Things to do:
1. Using the KDE message below, say whether each statement agrees with it, answering yes or no and quoting the words that decide it: (a) The writer backs Thomas' proposal. (b) The writer wants to design a new banner from scratch. (c) The writer would pair the banner with a post on social media.
2. In the KDE message, which venues does the writer suggest for the internal discussions about saving the environment?

Provided text:

** Begin **

Dear Thomas, dear KDE community,

I fully support Thomas' proposal.

For the banner, I would take the official footer banner, which can be seen at 
https://github.com/fightforthefuture/digital-climate-strike#how-it-works--demo 
<https://github.com/fightforthefuture/digital-climate-strike#how-it-works--demo>
 . By modifying the configuration and / or javascript, we could prevent it from 
expanding tomorrow.

Additionally, I (and some others over in the Promo channel) would align it with 
a post on social media.

This post could be combined with an announcement that KDE starts internal 
discussions about its impact on the environment and how to save the environment.

Therefore, as of today, we could (and in my opinion should) start internal 
discussions on how to save the environment as KDE community. How should this 
happen? Here on the mailing list, on a phabricator task or somewhere else? Has 
something additional to be done that we can officially say the KDE community 
discusses this aspect?

** End **

Stored records:
** Begin **

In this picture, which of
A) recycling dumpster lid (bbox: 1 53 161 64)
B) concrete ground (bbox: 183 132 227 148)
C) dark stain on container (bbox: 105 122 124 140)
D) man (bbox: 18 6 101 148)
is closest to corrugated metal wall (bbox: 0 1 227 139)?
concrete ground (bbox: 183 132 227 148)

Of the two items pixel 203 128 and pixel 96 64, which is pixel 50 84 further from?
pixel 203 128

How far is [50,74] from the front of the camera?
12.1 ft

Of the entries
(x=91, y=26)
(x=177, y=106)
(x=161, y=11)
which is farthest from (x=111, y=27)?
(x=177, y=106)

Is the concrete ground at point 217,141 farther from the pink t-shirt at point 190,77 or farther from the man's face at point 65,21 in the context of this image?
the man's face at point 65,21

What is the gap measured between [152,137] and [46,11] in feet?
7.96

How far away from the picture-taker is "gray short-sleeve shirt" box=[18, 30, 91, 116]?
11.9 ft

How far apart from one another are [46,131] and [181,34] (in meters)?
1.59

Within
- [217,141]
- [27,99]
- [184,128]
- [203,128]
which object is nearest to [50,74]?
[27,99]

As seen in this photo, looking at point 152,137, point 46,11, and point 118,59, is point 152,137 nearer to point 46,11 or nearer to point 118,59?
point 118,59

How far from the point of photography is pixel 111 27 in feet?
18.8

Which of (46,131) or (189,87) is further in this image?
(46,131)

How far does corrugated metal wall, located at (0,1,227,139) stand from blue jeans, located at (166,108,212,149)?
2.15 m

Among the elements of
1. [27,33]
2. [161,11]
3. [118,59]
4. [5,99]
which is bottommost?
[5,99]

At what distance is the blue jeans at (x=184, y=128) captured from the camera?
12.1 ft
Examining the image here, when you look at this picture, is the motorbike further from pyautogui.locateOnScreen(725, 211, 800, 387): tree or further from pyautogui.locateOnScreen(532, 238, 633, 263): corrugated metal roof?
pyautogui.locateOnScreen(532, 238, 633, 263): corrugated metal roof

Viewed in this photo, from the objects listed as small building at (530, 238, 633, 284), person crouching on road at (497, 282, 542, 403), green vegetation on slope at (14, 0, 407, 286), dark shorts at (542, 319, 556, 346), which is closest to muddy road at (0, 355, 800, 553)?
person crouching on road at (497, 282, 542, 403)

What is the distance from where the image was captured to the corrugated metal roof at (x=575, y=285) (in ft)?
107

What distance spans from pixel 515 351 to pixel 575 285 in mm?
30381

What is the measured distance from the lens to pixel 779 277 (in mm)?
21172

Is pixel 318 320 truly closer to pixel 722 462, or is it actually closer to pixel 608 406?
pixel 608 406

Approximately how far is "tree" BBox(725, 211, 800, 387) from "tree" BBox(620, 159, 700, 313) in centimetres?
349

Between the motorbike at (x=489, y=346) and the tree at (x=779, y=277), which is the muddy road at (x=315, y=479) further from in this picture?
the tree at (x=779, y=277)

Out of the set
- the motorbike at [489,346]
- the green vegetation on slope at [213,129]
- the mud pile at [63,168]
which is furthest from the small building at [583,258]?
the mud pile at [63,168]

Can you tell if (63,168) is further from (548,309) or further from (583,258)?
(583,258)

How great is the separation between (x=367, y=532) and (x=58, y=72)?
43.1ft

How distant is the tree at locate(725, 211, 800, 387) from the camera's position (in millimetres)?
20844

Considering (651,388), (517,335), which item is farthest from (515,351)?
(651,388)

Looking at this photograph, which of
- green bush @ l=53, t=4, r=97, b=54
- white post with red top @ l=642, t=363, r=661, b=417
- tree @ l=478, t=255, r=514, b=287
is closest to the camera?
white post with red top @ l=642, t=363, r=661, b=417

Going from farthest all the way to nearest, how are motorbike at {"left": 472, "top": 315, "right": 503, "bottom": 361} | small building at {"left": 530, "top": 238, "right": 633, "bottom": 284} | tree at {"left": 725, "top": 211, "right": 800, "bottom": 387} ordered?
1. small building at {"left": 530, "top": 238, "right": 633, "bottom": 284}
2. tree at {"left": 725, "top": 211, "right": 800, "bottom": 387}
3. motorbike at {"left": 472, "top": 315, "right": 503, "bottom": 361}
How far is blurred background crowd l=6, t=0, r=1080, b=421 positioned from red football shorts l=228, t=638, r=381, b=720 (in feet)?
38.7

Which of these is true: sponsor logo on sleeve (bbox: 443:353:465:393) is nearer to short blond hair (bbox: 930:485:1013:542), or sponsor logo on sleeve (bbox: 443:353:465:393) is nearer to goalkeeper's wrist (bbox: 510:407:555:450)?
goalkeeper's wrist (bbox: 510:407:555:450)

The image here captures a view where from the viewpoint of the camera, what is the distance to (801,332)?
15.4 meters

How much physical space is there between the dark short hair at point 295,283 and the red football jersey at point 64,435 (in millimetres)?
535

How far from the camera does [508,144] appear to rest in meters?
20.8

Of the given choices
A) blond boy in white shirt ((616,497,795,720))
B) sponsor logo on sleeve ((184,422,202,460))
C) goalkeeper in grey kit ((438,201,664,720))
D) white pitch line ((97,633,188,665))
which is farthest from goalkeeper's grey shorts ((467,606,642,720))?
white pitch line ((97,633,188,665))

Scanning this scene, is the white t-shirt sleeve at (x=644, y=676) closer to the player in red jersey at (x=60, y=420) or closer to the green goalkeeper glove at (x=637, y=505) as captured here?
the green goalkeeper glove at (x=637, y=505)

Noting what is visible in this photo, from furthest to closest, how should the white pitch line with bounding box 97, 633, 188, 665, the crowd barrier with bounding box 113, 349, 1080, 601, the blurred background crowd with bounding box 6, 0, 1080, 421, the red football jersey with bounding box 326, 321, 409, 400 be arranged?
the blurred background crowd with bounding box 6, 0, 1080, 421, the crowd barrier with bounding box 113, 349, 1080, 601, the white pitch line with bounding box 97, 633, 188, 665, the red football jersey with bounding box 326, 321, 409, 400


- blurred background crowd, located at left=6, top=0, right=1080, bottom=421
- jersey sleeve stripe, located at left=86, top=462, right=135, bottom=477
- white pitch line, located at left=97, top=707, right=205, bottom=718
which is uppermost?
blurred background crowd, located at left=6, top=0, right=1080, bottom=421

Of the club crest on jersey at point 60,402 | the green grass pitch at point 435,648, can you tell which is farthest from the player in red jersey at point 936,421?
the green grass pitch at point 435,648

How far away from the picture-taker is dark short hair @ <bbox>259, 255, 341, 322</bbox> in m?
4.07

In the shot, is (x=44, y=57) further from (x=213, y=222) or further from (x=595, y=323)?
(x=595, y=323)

** End **

Answers to the exercises:
1.
(a) Yes: "I fully support Thomas' proposal."
(b) No: "I would take the official footer banner"
(c) Yes: "would align it with a post on social media"

2. The mailing list, a Phabricator task, or somewhere else.